Let us denote the points as follows:
⇒ O = (0, 0, 0)
⇒ A = (2, 1, 1)
⇒ B = (3, 5, –1)
⇒ C = (4, 3, –1)
If two lines of direction ratios (a1, b1, c1) and (a2, b2, c2) are said to be perpendicular to each other. Then the following condition is need to be satisfied:
⇒ a1 . a2 + b1 . b2 + c1 . c2 = 0 ……(1)
Let us assume the direction ratios for line OA be (r1, r2, r3) and BC be (r4, r5, r6)
We know that direction ratios for a line passing through points (x1, y1, z1) and (x2, y2, z2) is (x2 – x1, y2 – y1, z2 – z1).
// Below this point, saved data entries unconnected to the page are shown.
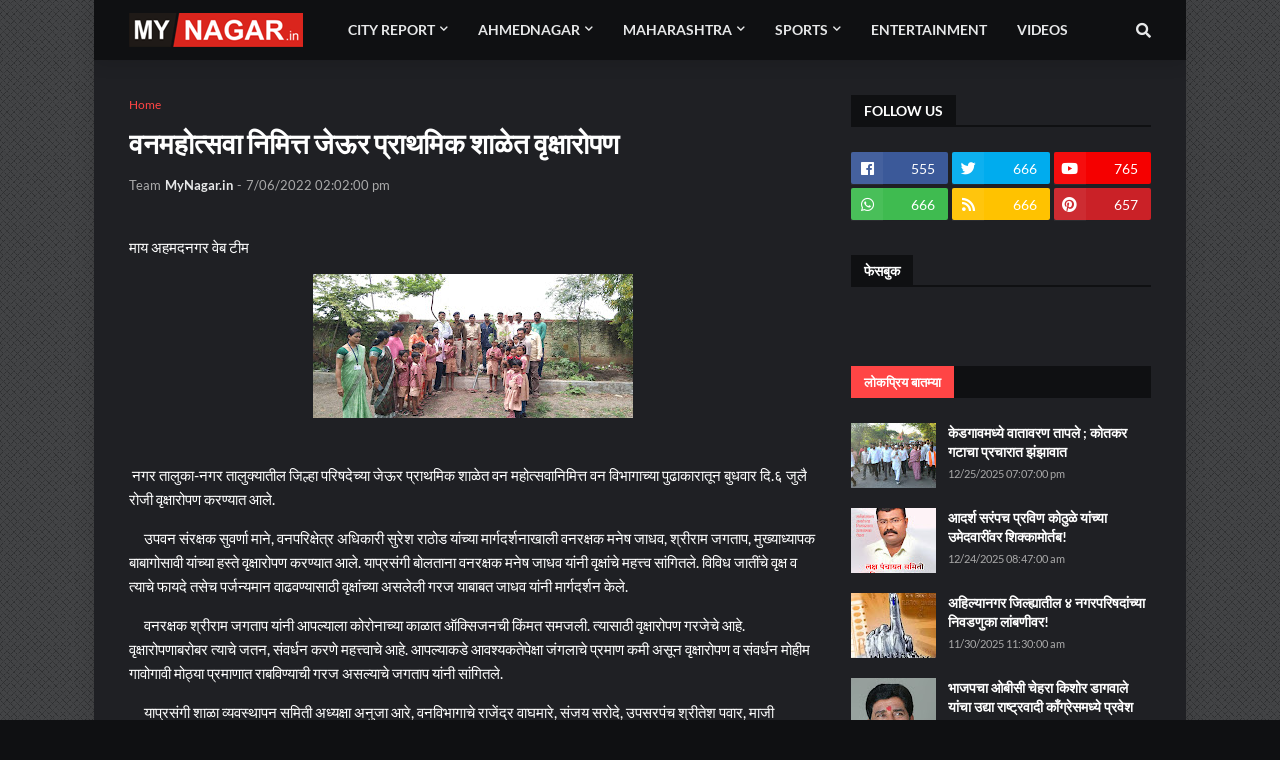

--- FILE ---
content_type: text/html; charset=UTF-8
request_url: https://www.mynagar.in/b/stats?style=BLACK_TRANSPARENT&timeRange=ALL_TIME&token=APq4FmAKB83L9J1TuqzpuoAOc2QnRth5tLmSwmL9hS0loRqXhbphPHDC-DDeloY0LLlNrYeP4lGxliUtlvOFq_ej0KtcaHqenw
body_size: 41
content:
{"total":1434634,"sparklineOptions":{"backgroundColor":{"fillOpacity":0.1,"fill":"#000000"},"series":[{"areaOpacity":0.3,"color":"#202020"}]},"sparklineData":[[0,14],[1,19],[2,17],[3,25],[4,38],[5,49],[6,57],[7,27],[8,72],[9,16],[10,18],[11,13],[12,14],[13,28],[14,11],[15,20],[16,18],[17,48],[18,13],[19,15],[20,12],[21,13],[22,78],[23,18],[24,99],[25,26],[26,15],[27,13],[28,19],[29,13]],"nextTickMs":600000}

--- FILE ---
content_type: text/html; charset=utf-8
request_url: https://www.google.com/recaptcha/api2/aframe
body_size: 264
content:
<!DOCTYPE HTML><html><head><meta http-equiv="content-type" content="text/html; charset=UTF-8"></head><body><script nonce="cDWrfieDCjhV3tN1pwh0Cw">/** Anti-fraud and anti-abuse applications only. See google.com/recaptcha */ try{var clients={'sodar':'https://pagead2.googlesyndication.com/pagead/sodar?'};window.addEventListener("message",function(a){try{if(a.source===window.parent){var b=JSON.parse(a.data);var c=clients[b['id']];if(c){var d=document.createElement('img');d.src=c+b['params']+'&rc='+(localStorage.getItem("rc::a")?sessionStorage.getItem("rc::b"):"");window.document.body.appendChild(d);sessionStorage.setItem("rc::e",parseInt(sessionStorage.getItem("rc::e")||0)+1);localStorage.setItem("rc::h",'1767207598808');}}}catch(b){}});window.parent.postMessage("_grecaptcha_ready", "*");}catch(b){}</script></body></html>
Let’s find the direction ratios for the line OA
⇒ (r1, r2, r3) = (2 – 0, 1 – 0, 1 – 0)
⇒ (r1, r2, r3) = (2, 1, 1)
Let’s find the direction ratios for the line BC
⇒ (r4, r5, r6) = (4 – 3, 3 – 5, – 1 – (– 1))
⇒ (r4, r5, r6) = (4 – 3, 3 – 5, – 1 + 1)
⇒ (r4, r5, r6) = (1, –2, 0)
Let us check whether the lines are perpendicular or not using (1)
⇒ r1 . r4 + r2 . r5 + r3 . r6 = (2 × 1) + (1 × –2) +(1 × 0)
⇒ r1 . r4 + r2 . r5 + r3 . r6 = 2 – 2 + 0
⇒ r1 . r4 + r2 . r5 + r3 . r6 = 0
Since the condition is clearly satisfied, we can say that the given lines are perpendicular to each other.